■ **Goal of the exercise**
Everything from the line containing "How much of" to the last line of the records must be returned verbatim; nothing else belongs in the output.

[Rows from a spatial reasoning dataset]
——
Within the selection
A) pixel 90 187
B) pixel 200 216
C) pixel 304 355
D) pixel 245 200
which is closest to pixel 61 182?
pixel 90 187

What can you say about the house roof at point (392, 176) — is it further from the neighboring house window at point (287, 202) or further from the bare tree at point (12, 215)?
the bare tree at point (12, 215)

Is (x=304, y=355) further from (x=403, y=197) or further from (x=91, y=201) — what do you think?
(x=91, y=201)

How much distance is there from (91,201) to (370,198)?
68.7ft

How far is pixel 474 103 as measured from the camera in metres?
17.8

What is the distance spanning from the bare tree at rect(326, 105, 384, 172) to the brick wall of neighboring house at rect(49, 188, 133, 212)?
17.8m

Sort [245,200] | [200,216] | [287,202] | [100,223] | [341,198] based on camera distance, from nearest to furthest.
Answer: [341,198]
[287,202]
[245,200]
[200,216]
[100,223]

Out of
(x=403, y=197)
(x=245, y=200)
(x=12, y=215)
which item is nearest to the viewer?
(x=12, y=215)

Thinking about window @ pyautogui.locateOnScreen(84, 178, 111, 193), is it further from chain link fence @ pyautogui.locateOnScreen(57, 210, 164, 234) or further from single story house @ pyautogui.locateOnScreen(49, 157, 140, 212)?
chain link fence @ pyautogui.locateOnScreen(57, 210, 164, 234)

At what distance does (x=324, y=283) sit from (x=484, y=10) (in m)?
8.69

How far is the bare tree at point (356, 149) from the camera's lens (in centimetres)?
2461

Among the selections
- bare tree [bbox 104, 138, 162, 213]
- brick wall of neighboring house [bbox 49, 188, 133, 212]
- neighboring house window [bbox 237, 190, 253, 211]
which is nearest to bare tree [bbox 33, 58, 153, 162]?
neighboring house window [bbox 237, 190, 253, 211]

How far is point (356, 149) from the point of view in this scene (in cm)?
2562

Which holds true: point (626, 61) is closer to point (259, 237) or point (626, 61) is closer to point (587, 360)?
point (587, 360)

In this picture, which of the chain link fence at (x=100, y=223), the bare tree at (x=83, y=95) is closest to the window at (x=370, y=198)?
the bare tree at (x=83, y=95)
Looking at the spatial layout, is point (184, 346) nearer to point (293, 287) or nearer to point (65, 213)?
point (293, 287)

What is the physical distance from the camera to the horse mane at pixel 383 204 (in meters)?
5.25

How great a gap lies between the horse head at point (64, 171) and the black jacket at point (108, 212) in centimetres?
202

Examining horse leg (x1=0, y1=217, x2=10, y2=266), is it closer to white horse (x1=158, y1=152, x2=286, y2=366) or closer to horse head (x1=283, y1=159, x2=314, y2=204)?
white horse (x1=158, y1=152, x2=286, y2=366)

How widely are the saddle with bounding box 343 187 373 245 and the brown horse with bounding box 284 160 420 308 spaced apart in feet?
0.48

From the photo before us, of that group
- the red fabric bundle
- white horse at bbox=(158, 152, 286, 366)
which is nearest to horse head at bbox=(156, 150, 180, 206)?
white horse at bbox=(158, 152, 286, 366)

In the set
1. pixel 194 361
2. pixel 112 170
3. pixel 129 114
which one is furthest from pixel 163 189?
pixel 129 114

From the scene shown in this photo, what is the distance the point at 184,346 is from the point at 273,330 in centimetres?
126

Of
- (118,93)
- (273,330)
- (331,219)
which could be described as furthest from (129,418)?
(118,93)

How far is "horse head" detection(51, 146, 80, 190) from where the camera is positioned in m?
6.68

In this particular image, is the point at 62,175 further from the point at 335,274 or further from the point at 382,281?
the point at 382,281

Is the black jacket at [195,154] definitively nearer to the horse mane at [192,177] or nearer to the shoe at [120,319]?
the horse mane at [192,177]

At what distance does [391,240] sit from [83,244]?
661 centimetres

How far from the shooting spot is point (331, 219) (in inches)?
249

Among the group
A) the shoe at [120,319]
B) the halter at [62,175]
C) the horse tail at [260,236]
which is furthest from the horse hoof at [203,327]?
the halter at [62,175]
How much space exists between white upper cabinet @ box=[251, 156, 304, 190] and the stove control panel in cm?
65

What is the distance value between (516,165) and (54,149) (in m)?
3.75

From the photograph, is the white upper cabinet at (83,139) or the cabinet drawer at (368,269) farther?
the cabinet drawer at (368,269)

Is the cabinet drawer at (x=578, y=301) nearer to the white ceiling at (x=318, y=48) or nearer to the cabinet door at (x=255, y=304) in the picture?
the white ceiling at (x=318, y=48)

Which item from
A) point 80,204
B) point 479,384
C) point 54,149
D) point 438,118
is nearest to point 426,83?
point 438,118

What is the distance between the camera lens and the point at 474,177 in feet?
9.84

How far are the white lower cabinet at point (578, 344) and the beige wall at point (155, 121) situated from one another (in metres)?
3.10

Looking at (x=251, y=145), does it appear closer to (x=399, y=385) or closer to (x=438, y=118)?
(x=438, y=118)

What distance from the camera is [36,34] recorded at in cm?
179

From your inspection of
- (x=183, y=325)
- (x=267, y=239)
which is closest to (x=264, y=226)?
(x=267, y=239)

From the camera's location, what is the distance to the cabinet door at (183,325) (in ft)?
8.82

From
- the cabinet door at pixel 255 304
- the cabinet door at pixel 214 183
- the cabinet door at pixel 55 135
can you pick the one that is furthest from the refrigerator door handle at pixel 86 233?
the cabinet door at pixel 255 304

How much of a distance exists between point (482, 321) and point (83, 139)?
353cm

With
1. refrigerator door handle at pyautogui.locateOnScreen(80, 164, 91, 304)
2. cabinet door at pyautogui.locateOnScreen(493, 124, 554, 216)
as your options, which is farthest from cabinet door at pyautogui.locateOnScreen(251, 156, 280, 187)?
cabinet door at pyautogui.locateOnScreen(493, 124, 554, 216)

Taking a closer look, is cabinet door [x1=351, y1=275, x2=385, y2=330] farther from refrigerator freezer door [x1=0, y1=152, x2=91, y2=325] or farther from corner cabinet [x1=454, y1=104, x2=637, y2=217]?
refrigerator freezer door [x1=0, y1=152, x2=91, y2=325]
——
■ **Task solution**
How much of a distance exists between point (482, 321) and point (83, 139)?
353cm

With
1. refrigerator door handle at pyautogui.locateOnScreen(80, 164, 91, 304)
2. cabinet door at pyautogui.locateOnScreen(493, 124, 554, 216)
as your options, which is farthest from cabinet door at pyautogui.locateOnScreen(251, 156, 280, 187)?
cabinet door at pyautogui.locateOnScreen(493, 124, 554, 216)

Taking a closer look, is cabinet door [x1=351, y1=275, x2=385, y2=330] farther from refrigerator freezer door [x1=0, y1=152, x2=91, y2=325] or farther from corner cabinet [x1=454, y1=104, x2=637, y2=217]?
refrigerator freezer door [x1=0, y1=152, x2=91, y2=325]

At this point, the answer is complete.